Many people have dreams of escaping the office cubicle. We dream of being able to work from home. And to escape the daily commute, whether it’s by driving or public transport. We dream of days where we can walk to our home office in the other room instead of squeezing with the crowd for a 1-hour journey to the office.
And our dreams probably just came true.
Majority of office workers now find that they have to work remotely. But is it living up to expectations? Is it something that you would want to do long term?
Is there greater autonomy?
Now you won’t have to feel that your boss is constantly breathing down your neck. You have greater autonomy in choosing how you do your work. But is that really the case?
Or the physical distance is making your boss(es) so insecure that they have to check in with you every now and then to make sure that you are working?
Is there more free time?
You thought that not having to commute will save you 2 hours a day. And 2 hours is a long time for you to do something else. Like spending time with your family. Or reading the book that you’ve wanted to read. Or even practising your musical instrument more.
But with the erosion of any remaining work-life boundaries, many found that they are actually working longer instead. The always-on work culture became more prevalent. Especially now when you seemingly can’t do much other than being stuck at home, which means you technically can be connected to the Internet and work all the time.
Is there enough social interaction?
And then there’s the social interaction that we are all missing. Yes, technology has made it better. You can talk to others over video calls or just regular calls. But there is something about face-to-face interactions that can’t be replaced no matter how good video conferencing technology is.
I’m sure you have experienced the awkwardness of video calls when you are just waiting to see who is going to be talking next. You know that when 2 or more people start talking at the same time over a video call, you can’t make out what either is saying. Side conversations within the group are something that you can’t have over video calls. Even though there might be the breakout room function, it’s not quite the same.
Is there better equality?
We also know that remote work worsens inequalities in societies around the world. To be able to work remotely at home means that your job is still somewhat intact.
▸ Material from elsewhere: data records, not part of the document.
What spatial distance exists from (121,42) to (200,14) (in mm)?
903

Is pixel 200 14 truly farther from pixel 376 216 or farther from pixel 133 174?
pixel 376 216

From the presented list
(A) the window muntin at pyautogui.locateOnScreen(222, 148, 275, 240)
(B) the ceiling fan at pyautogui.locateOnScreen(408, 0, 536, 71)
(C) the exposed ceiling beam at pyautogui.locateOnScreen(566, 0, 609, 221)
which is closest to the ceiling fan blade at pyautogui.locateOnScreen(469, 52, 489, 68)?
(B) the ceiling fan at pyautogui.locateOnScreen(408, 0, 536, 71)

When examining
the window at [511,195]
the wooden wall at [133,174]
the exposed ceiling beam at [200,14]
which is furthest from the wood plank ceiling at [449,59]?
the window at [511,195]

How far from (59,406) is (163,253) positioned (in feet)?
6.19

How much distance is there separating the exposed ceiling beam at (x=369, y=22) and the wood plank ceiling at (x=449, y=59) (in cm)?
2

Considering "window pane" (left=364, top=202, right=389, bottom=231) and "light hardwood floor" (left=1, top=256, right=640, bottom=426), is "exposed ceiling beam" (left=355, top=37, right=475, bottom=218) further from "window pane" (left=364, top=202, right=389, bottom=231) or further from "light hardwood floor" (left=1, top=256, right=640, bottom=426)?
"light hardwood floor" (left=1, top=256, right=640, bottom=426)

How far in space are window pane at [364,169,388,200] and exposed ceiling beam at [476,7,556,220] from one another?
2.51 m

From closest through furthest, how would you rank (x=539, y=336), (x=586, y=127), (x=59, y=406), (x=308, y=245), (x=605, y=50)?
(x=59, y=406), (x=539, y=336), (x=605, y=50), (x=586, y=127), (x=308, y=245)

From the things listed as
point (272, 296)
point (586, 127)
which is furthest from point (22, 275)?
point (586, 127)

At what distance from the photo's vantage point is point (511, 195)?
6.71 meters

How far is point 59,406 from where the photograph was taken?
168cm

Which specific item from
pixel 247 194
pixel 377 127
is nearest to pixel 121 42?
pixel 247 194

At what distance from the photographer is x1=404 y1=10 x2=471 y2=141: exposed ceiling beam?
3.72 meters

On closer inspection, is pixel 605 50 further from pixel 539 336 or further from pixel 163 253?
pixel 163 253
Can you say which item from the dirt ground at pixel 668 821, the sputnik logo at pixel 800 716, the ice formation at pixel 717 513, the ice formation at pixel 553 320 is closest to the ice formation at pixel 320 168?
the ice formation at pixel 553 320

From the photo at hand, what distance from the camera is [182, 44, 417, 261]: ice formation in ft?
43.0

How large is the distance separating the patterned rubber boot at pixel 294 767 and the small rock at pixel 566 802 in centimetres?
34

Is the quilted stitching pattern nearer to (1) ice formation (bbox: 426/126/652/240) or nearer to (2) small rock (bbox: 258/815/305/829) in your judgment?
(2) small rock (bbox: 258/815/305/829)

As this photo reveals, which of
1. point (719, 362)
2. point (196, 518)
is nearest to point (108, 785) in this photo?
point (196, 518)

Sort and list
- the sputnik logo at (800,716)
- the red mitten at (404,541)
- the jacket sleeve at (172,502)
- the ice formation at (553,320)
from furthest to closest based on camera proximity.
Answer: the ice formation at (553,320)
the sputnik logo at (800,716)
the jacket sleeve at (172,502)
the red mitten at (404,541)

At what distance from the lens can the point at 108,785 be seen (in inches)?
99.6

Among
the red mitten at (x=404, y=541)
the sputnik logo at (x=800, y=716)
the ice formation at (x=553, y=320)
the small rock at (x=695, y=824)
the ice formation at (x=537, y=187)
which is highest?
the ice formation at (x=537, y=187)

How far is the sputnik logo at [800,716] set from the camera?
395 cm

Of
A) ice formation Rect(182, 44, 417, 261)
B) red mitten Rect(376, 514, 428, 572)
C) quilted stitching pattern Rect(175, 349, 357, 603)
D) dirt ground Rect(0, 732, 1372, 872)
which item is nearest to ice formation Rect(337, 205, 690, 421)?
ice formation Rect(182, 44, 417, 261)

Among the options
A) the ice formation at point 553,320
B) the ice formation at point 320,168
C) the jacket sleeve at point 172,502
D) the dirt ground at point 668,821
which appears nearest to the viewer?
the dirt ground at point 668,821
You can’t wait to get back to the office.
But there are others who can’t wait for this nightmare to end so that they can find a job to replace the one they’ve just lost. Many jobs have to be done in-person. Not everything can be done remotely. And perhaps some of us might be part of the lucky few who could do our jobs remotely.
Working from home indeed does have its benefits. Especially for those of us who prefer to work in solitude. We just get drained by constant meetings and social interaction throughout the day.
However, no matter how much of an introvert we are, there is still a need to get out there to interact with others. It is only by working together with others that we can all produce better quality work.
As we look forward to the easing of restrictions over the next couple of months, perhaps we need to find a balance between the two extremes. Maybe there’s a need to partly work from home, and partly be physically present at the workplace.
How to find that balance is perhaps something for us to think about right now.